Semillitas

Cuando el doctor le sacó el centenar de finas agujas del dorso de su mano derecha para colocar esas pequeñas, negras y redondas semillas chinas, no pensó que cubiertas por la gasa protectora y activadas por la humedad de la piel, desarrollarían sus raíces que, penetrando por los minúsculos intersticios abiertos por los punzantes aceros, se enredarían en las terminales nerviosas de su mano.

Poco a poco fue sintiendo el brazo entero adormecido y el dolor de su hombro se transformó en un recuerdo borroso y lejano.

Recuperó su sonrisa canosa y hasta pudo dormir plácidamente.

Apenas tres semanas habían transcurrido cuando la gasa se desprendió una mañana luminosa empujada por una pelusa verde y tupida. Sin embargo, el efecto anestésico que lo separaba de aquel dolor punzante y permanente le impidió ocuparse, por el momento, de ese extraño y verdoso vello.

La inquietud surgió cuando dicha pelusa comenzó a crecer y a definirse troncos y hasta hojas en ella.

En el trabajo, sus compañeros lo miraban con recelo y temor ¿no sería contagioso?

Poco tiempo después, las raíces, siguiendo el curso dictado por la naturaleza que a veces es caprichosa, aparecieron en la palma de su mano, primero como baba persistente y luego como transparentes cabellos que se enredaban en el teclado de la computadora cuando intentaba accionarla, cosa que le entorpecía bastante el desarrollo de las tareas.

La sorpresa llegó aquel atardecer cuando, en el momento del baño habitual, escuchó risas alegres y despreocupadas y percibió en el bosquecillo la presencia de cinco chinitos vestidos de blanco impecable que, desnudándose y cantando, aprovechaban las gotas tibias de la lluvia para bañarse a su vez, o nadaban en los charcos formados sobre su mano nervuda.

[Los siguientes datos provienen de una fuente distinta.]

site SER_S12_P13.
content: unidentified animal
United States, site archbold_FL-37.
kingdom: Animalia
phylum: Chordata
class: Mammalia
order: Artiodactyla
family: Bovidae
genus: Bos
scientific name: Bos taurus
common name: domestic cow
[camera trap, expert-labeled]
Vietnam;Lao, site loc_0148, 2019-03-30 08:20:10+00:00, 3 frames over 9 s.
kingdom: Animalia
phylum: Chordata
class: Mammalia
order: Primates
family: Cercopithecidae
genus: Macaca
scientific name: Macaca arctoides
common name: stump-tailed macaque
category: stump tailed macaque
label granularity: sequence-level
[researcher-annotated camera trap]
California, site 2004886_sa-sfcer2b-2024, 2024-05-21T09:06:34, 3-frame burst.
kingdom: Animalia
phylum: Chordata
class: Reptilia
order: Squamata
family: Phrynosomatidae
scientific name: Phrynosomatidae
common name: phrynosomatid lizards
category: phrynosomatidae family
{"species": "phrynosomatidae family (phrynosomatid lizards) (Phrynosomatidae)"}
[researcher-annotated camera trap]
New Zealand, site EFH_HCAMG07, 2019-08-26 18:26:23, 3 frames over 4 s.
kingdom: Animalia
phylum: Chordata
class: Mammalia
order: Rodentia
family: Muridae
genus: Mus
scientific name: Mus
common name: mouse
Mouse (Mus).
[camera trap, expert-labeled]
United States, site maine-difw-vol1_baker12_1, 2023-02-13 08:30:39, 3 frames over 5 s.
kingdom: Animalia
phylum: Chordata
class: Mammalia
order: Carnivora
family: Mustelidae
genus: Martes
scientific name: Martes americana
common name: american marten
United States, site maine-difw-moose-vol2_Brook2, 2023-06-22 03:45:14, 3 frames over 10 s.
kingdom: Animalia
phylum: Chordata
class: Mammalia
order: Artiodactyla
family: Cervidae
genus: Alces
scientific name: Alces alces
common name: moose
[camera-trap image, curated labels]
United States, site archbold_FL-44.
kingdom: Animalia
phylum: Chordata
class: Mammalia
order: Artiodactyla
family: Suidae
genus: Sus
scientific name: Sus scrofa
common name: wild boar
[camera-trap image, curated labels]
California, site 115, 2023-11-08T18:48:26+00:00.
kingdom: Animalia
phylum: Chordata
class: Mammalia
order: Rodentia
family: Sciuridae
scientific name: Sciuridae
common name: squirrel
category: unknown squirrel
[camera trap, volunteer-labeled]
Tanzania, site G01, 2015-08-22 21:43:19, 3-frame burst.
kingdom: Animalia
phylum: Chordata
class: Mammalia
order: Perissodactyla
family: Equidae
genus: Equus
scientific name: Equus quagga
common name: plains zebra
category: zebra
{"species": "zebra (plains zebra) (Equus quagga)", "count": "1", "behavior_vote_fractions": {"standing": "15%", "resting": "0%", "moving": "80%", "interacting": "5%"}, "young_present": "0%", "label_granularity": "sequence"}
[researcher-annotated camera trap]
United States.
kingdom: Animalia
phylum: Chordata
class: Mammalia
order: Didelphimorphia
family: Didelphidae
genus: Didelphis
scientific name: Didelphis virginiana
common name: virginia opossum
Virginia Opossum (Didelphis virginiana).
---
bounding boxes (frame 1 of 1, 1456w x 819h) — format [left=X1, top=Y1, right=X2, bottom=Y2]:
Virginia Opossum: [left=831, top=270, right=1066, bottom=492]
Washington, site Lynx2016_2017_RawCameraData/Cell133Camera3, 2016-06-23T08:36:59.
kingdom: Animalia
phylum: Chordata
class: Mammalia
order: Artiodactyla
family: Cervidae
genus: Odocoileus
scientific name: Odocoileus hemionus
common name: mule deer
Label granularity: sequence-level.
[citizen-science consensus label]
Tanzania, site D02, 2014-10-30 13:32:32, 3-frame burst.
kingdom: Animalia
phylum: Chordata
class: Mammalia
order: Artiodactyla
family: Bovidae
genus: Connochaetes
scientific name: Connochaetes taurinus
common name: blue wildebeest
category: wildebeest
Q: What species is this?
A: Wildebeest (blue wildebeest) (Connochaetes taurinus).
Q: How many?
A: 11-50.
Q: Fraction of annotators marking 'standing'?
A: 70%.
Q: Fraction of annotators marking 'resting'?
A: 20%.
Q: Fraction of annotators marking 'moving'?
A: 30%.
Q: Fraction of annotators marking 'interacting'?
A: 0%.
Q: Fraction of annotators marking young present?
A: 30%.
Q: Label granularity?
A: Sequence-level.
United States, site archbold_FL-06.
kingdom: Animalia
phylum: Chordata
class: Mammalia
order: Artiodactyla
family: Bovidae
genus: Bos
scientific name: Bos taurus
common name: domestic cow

A partir de ese instante comenzó a vivir un extraño calvario, los amigos y hasta la gente desconocida, comenzaron a huir ante su sola presencia, incluso en los medios de transporte.

Tratando de ocultarlo cubrió la  mano con un guante; luego, ante el desarrollo de su bosque tuvo que utilizar vendas. Intentó también cortar los troncos, esbeltos y dorados, pero el dolor que sintió fue tan intenso que no lo pudo llevar a cabo ya que el sólo tocar las hojas le producía una cosquilla deliciosa, como si acariciara su propia piel, tal era la sensibilidad.

Todas las mañanas observaba y medía esa extensión verde hasta que advirtió que crecía peligrosamente acercándose a la muñeca.

Fue en ese momento cuando tomó una drástica decisión y, dirigiéndose al garaje de su casa, descolgó la vieja y afilada hacha de su padre que ya casi había olvidado el oficio y partió hacia el campo.

Eligió, en ese día espléndido, un alfalfar en el cual su bosquecillo pudiera desarrollarse saludablemente pues, debía admitir que a pesar de todo, se había encariñado con él, con los troncos dorados, el follaje transparente y los chinos vestidos de blanco.

Bajó del automóvil y, hacha en ristre, caminó, sorteando el alambrado de púas, hacia el centro de la extensión verde y violácea.

Se agachó, apoyó la mano en tierra, levantó el arma y, antes de asestar el golpe que cercenaría dolorosamente su extremidad, notó que las raíces se hundían entre los terrones, en los surcos trabajados.

Se acercó entonces  para observar, por última vez, eso que había cambiado tanto su vida y, con sorpresa vio surgir de entre las hojas pequeñas una mariposa, pero no una isoca blanca y amarilla como tantas que había visto, sino una mariposa azul, de las que sólo encontraba en los libros de texto en la lejana época de su infancia cuando, curioso, buscaba identificar aquellas que había cazado y colocado, pinchadas con alfileres, sobre un secante grande y celeste, similar al cielo, donde permanecían en dolorosa expiación.

La mariposa azul se desplazaba con elegancia, seduciendo con su belleza y movimiento, recorriendo la copa de los árboles mientras los chinos corrían alegres señalándola con sus minúsculas manos y reían mostrando los dientes y escondiendo los ojos.

Para no perder detalle de la escena se recostó cuan largo era panza en tierra y, apoyando el mentón sobre su mano izquierda dejó, por el momento el hacha, permaneciendo así, ensimismado por tan inusual espectáculo.

Horas después el sol, como hace desde tiempos tan remotos, desapareció en el horizonte dándole lugar a la luna y las estrellas y él, sin sentirlo, sin darse cuenta, fue penetrando poco a poco en el bosquecillo, hasta desaparecer, por completo, dentro de él.